O elemento telúrico na vida de Adriano Moreira

 

Numa das obras que escrevi – Adriano Moreira: uma Intervenção Humanista – as personalidades que me honraram com depoimentos sobre vários aspectos da vida do sujeito de estudo fizeram questão de reconhecer a dificuldade que sentiram quando pretenderam sintetizar no reduzido número de páginas colocadas ao seu dispor uma vida tão multifacetada e preenchida de actos.

Cada uma dessas personalidades deveria pronunciar-se apenas sobre uma dimensão específica da vida de Adriano Moreira, mas a análise dos depoimentos permite constatar que nem todos seguiram essa regra, talvez porque alguns autores tivessem considerado redutor colocar o enfoque somente num campo de actividade e sentissem a necessidade de uma abordagem mais abrangente como forma de procurarem captar não o político, ou o cientista social ou o professor, mas a totalidade, ou seja, a pessoa.

Colocado agora na mesma situação, experimento uma sensação semelhante e não querendo repetir, mesmo que eventualmente aprofundando, ideias que me não pertencem, optei por analisar a influência de um elemento que, à falta de melhor designação, identifico como telúrico ou primordial, o qual, na minha opinião, constitui um factor relevante na vida de Adriano Moreira.

Como forma de tentar definir esse elemento, começo por me servir da conferência intitulada «Nordeste», proferida por Adriano Moreira, em 12 de Maio de 2006, na Casa de Trás-os-Montes em Lisboa, pois julgo que a mesma constitui um corpus privilegiado para a identificação do referido elemento. De facto, ao afirmar que «dos vários longes, ou físicos ou das memórias, à medida que os horizontes se alargam, e que as novas dependências e exigências se tornam mais densas, o sentimento das raízes parece vir socorrer a defesa da identidade originária, e lembrar a patria pequena que é a terra de origem», o autor estava a reconhecer as marcas ou influências da aldeia de Grijó de Vale Benfeito na sua vida pública e privada.

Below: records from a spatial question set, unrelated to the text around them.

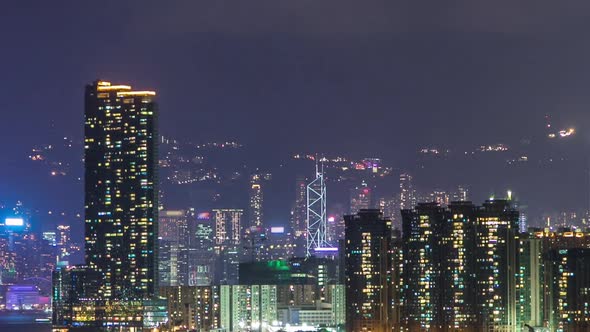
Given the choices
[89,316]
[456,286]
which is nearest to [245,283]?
[89,316]

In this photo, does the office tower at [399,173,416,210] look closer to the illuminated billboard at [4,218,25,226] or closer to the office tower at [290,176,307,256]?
the office tower at [290,176,307,256]

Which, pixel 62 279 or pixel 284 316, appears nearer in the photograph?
pixel 284 316

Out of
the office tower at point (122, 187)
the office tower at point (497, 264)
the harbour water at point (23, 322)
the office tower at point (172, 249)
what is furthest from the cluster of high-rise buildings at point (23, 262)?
the office tower at point (497, 264)

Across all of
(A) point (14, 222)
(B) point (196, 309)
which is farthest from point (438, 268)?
(A) point (14, 222)

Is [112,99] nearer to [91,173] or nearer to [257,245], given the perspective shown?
[91,173]

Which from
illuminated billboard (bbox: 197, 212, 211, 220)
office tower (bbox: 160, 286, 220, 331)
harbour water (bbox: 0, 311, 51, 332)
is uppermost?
illuminated billboard (bbox: 197, 212, 211, 220)

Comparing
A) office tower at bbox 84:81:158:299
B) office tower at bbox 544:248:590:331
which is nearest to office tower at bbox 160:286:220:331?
office tower at bbox 84:81:158:299

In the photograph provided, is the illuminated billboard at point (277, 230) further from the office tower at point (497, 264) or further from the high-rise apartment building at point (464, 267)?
the office tower at point (497, 264)
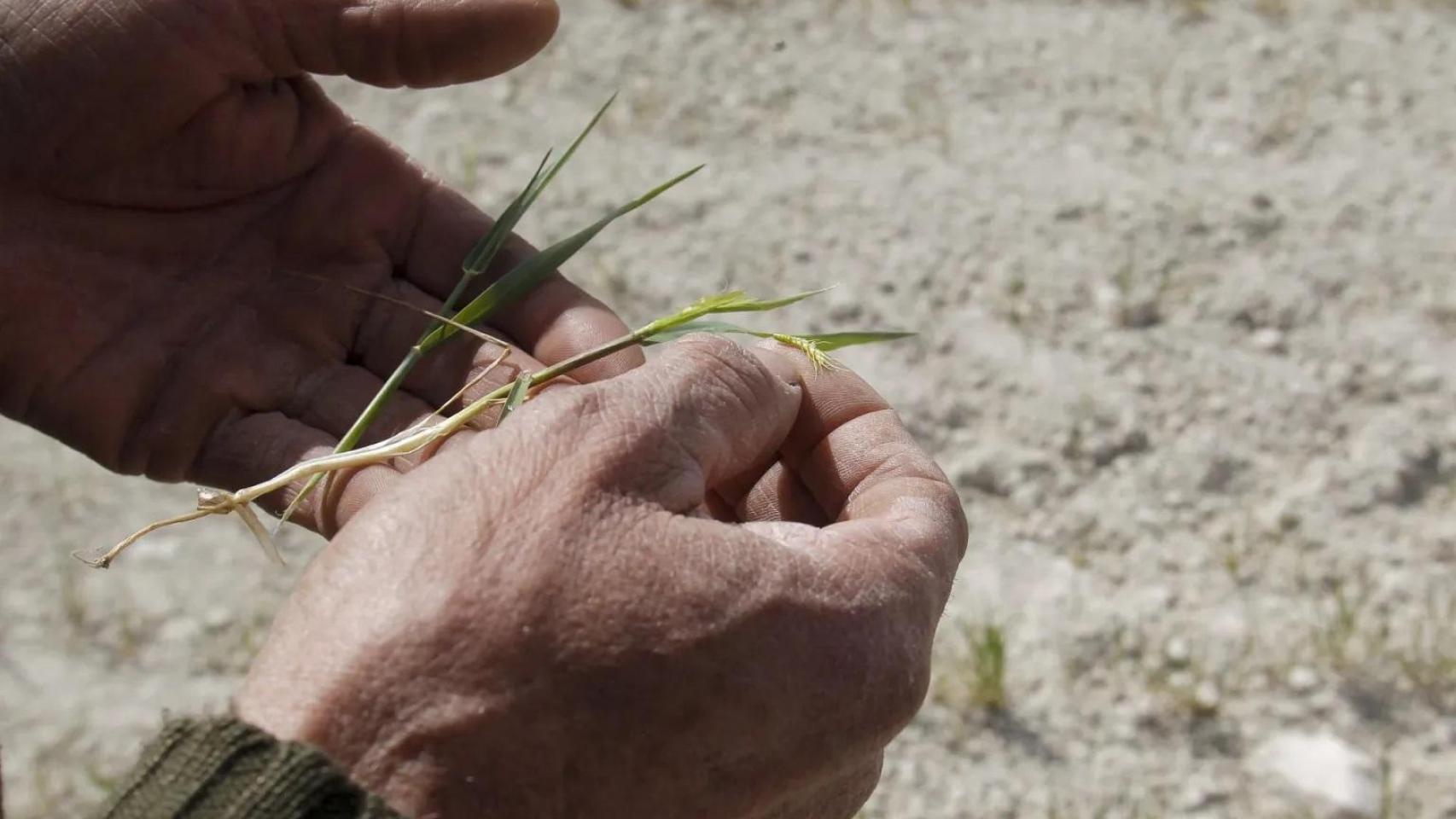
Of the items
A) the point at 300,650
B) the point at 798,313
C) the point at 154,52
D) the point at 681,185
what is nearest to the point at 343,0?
the point at 154,52

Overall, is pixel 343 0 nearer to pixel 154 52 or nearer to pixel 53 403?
pixel 154 52

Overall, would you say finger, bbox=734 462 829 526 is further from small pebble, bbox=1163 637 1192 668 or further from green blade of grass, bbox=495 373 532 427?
small pebble, bbox=1163 637 1192 668

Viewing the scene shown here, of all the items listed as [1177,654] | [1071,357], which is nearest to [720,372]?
[1177,654]

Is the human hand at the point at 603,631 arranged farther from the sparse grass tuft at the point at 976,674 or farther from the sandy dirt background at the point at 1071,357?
the sandy dirt background at the point at 1071,357

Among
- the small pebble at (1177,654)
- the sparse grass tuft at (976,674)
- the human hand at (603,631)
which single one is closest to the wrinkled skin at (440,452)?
the human hand at (603,631)

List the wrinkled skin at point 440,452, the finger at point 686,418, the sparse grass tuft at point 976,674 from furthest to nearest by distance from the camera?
the sparse grass tuft at point 976,674 < the finger at point 686,418 < the wrinkled skin at point 440,452

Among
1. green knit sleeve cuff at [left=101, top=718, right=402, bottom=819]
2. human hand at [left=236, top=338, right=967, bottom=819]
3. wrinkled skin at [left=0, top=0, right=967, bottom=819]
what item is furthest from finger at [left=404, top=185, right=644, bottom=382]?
green knit sleeve cuff at [left=101, top=718, right=402, bottom=819]
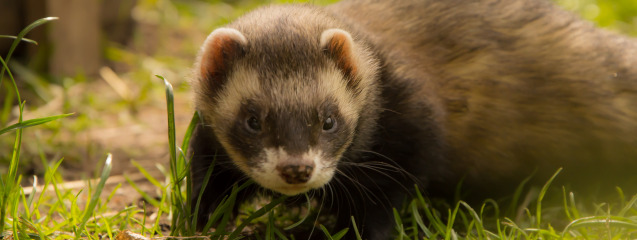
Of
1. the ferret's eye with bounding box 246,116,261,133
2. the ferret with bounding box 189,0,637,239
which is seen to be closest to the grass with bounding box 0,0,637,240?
the ferret with bounding box 189,0,637,239

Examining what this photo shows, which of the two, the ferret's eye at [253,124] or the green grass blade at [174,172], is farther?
the green grass blade at [174,172]

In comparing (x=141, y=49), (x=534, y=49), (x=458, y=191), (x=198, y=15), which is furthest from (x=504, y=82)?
(x=198, y=15)

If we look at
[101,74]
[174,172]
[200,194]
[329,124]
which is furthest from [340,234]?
[101,74]

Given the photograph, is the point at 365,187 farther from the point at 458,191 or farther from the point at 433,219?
the point at 458,191

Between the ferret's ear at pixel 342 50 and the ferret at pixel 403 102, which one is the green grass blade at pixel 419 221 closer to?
the ferret at pixel 403 102

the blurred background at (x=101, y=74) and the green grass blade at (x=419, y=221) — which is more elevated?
the green grass blade at (x=419, y=221)

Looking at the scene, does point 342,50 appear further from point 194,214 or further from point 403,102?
point 194,214

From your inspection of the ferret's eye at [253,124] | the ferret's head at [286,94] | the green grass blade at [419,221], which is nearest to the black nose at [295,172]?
the ferret's head at [286,94]
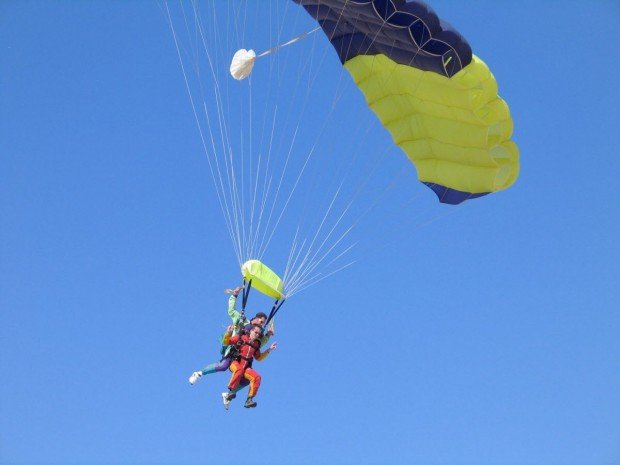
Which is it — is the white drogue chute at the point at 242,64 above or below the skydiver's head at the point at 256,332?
above

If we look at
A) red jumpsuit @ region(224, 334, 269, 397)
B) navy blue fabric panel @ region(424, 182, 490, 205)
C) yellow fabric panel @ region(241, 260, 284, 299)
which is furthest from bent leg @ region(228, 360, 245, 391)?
navy blue fabric panel @ region(424, 182, 490, 205)

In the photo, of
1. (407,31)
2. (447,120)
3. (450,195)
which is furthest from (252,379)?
(407,31)

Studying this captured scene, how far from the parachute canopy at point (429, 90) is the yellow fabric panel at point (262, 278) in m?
2.81

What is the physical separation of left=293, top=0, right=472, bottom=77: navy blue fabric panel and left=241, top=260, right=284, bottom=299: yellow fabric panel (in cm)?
324

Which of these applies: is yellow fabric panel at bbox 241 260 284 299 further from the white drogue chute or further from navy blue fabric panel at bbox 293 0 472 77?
navy blue fabric panel at bbox 293 0 472 77

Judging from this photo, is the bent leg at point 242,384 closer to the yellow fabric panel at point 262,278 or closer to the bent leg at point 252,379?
the bent leg at point 252,379

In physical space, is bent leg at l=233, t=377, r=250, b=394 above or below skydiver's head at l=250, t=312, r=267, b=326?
below

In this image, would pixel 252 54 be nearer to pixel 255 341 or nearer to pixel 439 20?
pixel 439 20

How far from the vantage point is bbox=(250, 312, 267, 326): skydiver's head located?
13.9 metres

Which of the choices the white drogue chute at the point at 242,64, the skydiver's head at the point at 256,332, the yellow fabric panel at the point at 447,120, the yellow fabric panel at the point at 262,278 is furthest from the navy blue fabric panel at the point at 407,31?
the skydiver's head at the point at 256,332

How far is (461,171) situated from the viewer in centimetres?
1495

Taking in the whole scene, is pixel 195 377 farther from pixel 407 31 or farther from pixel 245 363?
pixel 407 31

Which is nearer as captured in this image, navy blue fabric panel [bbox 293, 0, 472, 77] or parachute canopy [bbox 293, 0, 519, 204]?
navy blue fabric panel [bbox 293, 0, 472, 77]

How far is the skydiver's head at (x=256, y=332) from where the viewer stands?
13.7 m
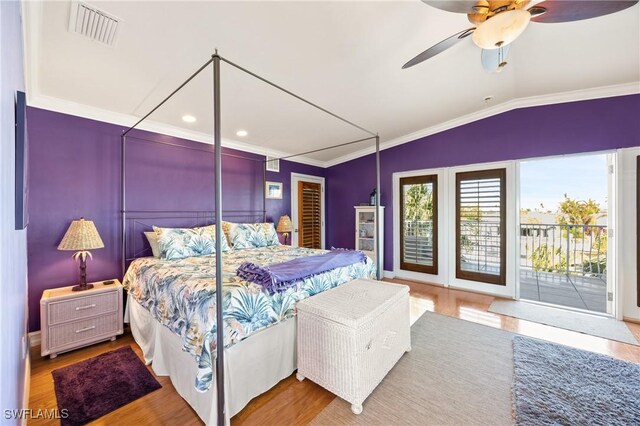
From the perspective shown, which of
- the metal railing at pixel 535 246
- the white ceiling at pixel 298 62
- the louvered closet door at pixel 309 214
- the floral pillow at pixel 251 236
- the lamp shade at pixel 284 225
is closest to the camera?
the white ceiling at pixel 298 62

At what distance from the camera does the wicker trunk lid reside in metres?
1.76

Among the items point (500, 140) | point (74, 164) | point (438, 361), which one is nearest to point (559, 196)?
point (500, 140)

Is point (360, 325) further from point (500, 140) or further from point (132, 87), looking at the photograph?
point (500, 140)

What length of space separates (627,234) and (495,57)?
276 cm

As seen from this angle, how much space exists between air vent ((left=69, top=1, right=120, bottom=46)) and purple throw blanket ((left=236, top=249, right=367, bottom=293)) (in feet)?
6.31

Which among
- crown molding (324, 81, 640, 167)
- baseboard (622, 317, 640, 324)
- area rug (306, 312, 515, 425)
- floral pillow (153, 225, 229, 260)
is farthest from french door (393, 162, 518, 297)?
floral pillow (153, 225, 229, 260)

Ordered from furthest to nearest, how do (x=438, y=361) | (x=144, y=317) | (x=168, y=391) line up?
(x=144, y=317), (x=438, y=361), (x=168, y=391)

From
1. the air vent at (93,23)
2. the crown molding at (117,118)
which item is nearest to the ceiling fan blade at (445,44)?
the air vent at (93,23)

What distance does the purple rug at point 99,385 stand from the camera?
1770mm

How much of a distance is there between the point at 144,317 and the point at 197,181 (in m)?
1.98

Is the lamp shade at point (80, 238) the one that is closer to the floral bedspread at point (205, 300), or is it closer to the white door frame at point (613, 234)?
the floral bedspread at point (205, 300)

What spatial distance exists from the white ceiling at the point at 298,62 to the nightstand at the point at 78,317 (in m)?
1.92

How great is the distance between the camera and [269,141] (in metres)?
4.39

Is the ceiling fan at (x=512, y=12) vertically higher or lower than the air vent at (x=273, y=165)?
higher
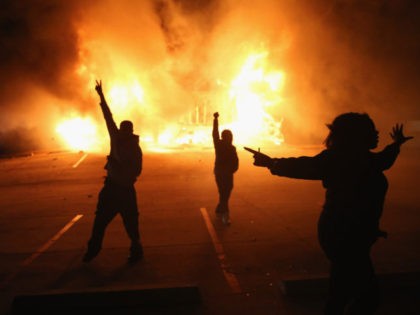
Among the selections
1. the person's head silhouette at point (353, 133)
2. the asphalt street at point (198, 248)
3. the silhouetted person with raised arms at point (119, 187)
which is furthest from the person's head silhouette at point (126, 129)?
the person's head silhouette at point (353, 133)

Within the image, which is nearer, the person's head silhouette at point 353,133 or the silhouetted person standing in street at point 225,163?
the person's head silhouette at point 353,133

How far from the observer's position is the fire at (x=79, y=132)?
24.6 metres

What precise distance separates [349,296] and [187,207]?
19.3 ft

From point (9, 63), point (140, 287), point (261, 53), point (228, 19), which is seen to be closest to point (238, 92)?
point (261, 53)

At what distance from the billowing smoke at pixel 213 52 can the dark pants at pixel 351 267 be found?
19886mm

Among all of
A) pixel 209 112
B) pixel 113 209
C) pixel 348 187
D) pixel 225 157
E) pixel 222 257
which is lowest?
pixel 222 257

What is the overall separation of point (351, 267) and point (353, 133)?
37.9 inches

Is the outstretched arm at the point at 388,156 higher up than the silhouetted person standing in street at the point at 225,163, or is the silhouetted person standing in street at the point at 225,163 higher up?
the outstretched arm at the point at 388,156

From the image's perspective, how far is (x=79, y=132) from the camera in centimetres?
2516

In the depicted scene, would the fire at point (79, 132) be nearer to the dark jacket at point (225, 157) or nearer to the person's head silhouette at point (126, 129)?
the dark jacket at point (225, 157)

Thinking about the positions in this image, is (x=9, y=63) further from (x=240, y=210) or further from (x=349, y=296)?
(x=349, y=296)

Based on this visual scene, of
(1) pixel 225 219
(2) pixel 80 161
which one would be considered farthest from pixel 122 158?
(2) pixel 80 161

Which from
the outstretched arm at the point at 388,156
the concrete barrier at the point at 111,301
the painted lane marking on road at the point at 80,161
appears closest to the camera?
the outstretched arm at the point at 388,156

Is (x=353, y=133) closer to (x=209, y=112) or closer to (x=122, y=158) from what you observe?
(x=122, y=158)
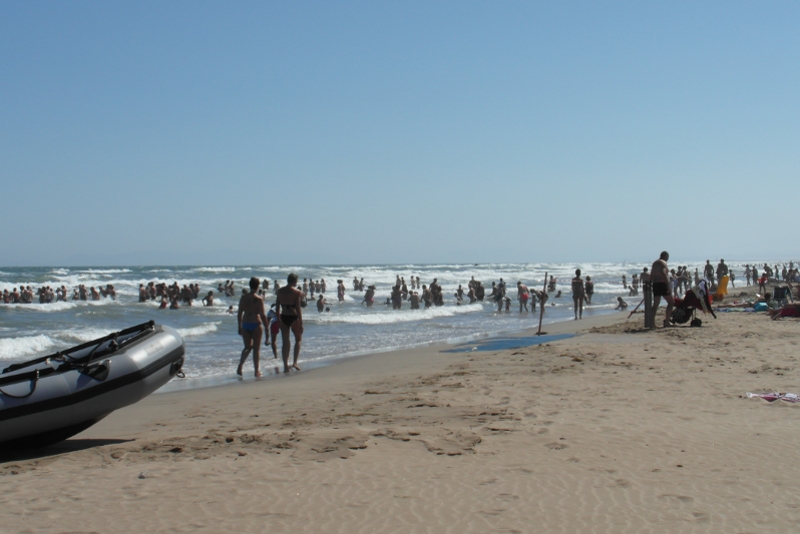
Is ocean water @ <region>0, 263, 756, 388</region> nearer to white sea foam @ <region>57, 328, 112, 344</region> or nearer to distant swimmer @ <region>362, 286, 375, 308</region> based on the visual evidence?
white sea foam @ <region>57, 328, 112, 344</region>

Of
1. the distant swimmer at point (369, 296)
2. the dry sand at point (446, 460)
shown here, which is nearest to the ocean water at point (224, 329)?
the distant swimmer at point (369, 296)

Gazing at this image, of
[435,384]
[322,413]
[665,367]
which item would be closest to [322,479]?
[322,413]

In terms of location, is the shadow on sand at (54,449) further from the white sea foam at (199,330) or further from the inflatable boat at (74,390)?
the white sea foam at (199,330)

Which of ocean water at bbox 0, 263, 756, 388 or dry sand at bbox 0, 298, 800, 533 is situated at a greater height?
dry sand at bbox 0, 298, 800, 533

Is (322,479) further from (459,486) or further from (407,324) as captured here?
(407,324)

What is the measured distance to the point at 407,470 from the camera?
4.18 metres

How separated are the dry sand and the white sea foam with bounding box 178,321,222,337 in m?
9.88

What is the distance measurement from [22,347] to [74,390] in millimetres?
10849

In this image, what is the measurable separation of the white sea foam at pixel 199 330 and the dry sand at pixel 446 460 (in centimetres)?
988

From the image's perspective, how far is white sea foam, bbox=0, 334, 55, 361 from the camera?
43.9 ft

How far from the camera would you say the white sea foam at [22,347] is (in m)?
13.4

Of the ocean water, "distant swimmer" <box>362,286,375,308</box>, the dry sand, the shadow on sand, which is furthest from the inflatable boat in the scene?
"distant swimmer" <box>362,286,375,308</box>

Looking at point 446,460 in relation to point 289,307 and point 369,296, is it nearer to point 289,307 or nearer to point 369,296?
point 289,307

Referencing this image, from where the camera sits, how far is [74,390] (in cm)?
499
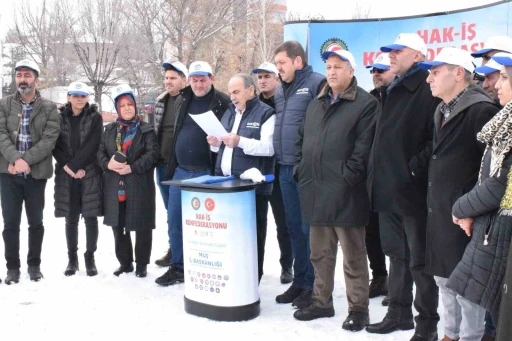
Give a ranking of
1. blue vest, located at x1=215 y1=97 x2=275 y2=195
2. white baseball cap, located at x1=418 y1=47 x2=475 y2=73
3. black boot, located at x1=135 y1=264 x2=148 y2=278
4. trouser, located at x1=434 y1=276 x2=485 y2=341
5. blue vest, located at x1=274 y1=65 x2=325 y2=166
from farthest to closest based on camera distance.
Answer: black boot, located at x1=135 y1=264 x2=148 y2=278
blue vest, located at x1=215 y1=97 x2=275 y2=195
blue vest, located at x1=274 y1=65 x2=325 y2=166
white baseball cap, located at x1=418 y1=47 x2=475 y2=73
trouser, located at x1=434 y1=276 x2=485 y2=341

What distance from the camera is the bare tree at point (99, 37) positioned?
3047cm

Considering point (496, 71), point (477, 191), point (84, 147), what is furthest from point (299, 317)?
point (84, 147)

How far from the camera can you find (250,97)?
5551 millimetres

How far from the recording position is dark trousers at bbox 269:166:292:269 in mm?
6020

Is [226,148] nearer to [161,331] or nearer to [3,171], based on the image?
[161,331]

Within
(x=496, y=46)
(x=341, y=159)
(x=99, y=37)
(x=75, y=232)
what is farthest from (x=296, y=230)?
(x=99, y=37)

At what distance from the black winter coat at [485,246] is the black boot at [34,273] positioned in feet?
14.5

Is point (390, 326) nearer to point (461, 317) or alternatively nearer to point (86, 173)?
point (461, 317)

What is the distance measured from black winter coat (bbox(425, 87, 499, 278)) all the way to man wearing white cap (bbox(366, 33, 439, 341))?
0.27 metres

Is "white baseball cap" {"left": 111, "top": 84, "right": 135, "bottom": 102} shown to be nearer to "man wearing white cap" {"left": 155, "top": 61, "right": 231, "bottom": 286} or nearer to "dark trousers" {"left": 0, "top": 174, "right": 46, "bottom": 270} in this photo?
"man wearing white cap" {"left": 155, "top": 61, "right": 231, "bottom": 286}

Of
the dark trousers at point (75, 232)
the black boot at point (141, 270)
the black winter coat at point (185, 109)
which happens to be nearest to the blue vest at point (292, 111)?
the black winter coat at point (185, 109)

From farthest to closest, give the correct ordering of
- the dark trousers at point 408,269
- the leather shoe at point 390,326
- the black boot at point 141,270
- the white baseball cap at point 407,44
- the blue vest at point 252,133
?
the black boot at point 141,270
the blue vest at point 252,133
the leather shoe at point 390,326
the white baseball cap at point 407,44
the dark trousers at point 408,269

Nessa conferência, Adriano Moreira mostrou ter consciência que, ao longo da vida, a memória «vai apenas guardando registos selectivos», porque sabe ser «piedosa no embelezar das lembranças» e sabe fazer esquecer as razões que levaram a fugir da geografia da falta de oportunidades, uma partida que não significou a ruptura com muito daquilo que ficava para trás.

Aliás, num sentido mais profundo, talvez não seja correcto falar de uma partida, mas sim, de uma mudança do local de residência porque, na família «solidamente transmontana» de Adriano Moreira, os elementos originais continuaram presentes na cidade grande.

A mãe Leopoldina – curioso que esse seria, também, o nome da Imperatriz com cuja comenda, oficializada pelo Governo do Brasil, o Instituto Histórico-Geográfico de S. Paulo viria a condecorar Adriano Moreira em 1964 – serviu de elo privilegiado de ligação à terra ao assumir a condição, que considerava seu dever, de transmissora dos elementos culturais, entre os quais os religiosos assumiam um papel central.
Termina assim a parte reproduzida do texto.